**Written exercise**
Reproduce every line of the data below, keeping each character unchanged.

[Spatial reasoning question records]

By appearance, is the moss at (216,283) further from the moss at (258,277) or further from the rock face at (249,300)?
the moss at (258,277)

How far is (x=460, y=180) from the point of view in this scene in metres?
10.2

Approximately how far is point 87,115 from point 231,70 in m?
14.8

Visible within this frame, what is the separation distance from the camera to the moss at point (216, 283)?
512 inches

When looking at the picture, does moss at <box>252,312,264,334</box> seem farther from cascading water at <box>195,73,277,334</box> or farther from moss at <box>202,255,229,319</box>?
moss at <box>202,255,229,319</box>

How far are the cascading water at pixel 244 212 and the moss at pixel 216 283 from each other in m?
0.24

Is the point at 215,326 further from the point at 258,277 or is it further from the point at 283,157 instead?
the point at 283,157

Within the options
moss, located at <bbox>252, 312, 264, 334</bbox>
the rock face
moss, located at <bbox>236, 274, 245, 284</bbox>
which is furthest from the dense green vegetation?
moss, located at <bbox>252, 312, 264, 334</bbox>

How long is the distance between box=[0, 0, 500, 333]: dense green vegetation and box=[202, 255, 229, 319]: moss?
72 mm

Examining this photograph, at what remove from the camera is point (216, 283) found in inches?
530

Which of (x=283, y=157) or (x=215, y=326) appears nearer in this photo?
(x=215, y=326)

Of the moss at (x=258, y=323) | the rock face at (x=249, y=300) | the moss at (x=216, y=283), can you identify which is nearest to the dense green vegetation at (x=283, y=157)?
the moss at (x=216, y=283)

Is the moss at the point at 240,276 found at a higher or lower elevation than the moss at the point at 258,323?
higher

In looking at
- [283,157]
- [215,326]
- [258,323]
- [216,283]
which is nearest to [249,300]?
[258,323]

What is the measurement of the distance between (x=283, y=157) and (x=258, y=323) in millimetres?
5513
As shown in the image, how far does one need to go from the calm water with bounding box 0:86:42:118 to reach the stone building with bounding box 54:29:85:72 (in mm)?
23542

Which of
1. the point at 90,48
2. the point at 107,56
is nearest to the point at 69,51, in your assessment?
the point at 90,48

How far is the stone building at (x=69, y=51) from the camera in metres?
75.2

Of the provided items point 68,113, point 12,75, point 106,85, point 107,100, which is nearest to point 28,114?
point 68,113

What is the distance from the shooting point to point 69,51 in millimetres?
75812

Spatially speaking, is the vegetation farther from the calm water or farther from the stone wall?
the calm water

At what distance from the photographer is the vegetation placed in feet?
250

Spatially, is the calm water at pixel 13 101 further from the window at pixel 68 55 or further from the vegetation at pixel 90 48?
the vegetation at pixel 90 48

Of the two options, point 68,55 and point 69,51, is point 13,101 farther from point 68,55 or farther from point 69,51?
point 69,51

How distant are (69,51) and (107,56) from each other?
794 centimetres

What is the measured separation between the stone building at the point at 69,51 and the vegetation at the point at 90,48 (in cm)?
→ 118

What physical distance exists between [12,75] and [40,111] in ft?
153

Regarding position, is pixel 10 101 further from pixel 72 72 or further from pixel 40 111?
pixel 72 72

**Output**
By appearance, is the moss at (216,283) further from the moss at (258,277) or further from the rock face at (249,300)?
the moss at (258,277)

How far is (x=460, y=180) from the point of view in this scene in metres?
10.2

Approximately how far is point 87,115 from point 231,70 in m?
14.8

Visible within this frame, what is the separation distance from the camera to the moss at point (216, 283)?
512 inches

When looking at the picture, does moss at <box>252,312,264,334</box> seem farther from cascading water at <box>195,73,277,334</box> or farther from moss at <box>202,255,229,319</box>?
moss at <box>202,255,229,319</box>

How far are the cascading water at pixel 244 212 and the moss at pixel 216 283 from each other in m?
0.24

Is the point at 215,326 further from the point at 258,277 or is it further from the point at 283,157 instead?
the point at 283,157

Within the options
moss, located at <bbox>252, 312, 264, 334</bbox>
the rock face
moss, located at <bbox>236, 274, 245, 284</bbox>
which is furthest from the dense green vegetation?
moss, located at <bbox>252, 312, 264, 334</bbox>

How long is the distance between box=[0, 0, 500, 333]: dense green vegetation and box=[202, 255, 229, 319]: moss?
72 mm

Examining this photograph, at what remove from the camera is point (216, 283) found in inches?
530

Which of (x=283, y=157) or (x=215, y=326) appears nearer in this photo?
(x=215, y=326)

Of the moss at (x=258, y=323) | the rock face at (x=249, y=300) | the moss at (x=216, y=283), can you identify which is nearest to the dense green vegetation at (x=283, y=157)?
the moss at (x=216, y=283)

Is the moss at the point at 240,276 found at a higher or lower elevation than the moss at the point at 258,323?
higher

In looking at
- [283,157]
- [215,326]
- [258,323]
- [216,283]
which is nearest to [249,300]?
[258,323]

What is the measurement of the distance between (x=283, y=157) and (x=258, y=323) in millimetres?
5513
As shown in the image, how far does one need to go from the calm water with bounding box 0:86:42:118 to reach the stone building with bounding box 54:29:85:72 (in mm)?
23542

Which of
1. the point at 90,48
2. the point at 107,56
is nearest to the point at 69,51, in your assessment?
the point at 90,48

How far is the stone building at (x=69, y=51) from the camera in metres?
75.2

Of the provided items point 68,113, point 12,75, point 106,85, point 107,100, which is nearest to point 28,114?
point 68,113

What is the distance from the shooting point to point 69,51 in millimetres?
75812

Spatially speaking, is the vegetation farther from the calm water or farther from the stone wall?
the calm water

At what distance from the photographer is the vegetation placed in feet?
250

Spatially, is the calm water at pixel 13 101 further from the window at pixel 68 55 or further from the vegetation at pixel 90 48?
the vegetation at pixel 90 48

Of the two options, point 68,55 and point 69,51, is point 13,101 farther from point 68,55 or farther from point 69,51?
point 69,51

How distant are (69,51) and (107,56) from each other?
794 centimetres

What is the measured separation between the stone building at the point at 69,51 and the vegetation at the point at 90,48 (in cm)?
→ 118

What physical distance exists between [12,75] and [40,111] in ft?
153

Regarding position, is pixel 10 101 further from pixel 72 72 or further from pixel 40 111?
pixel 72 72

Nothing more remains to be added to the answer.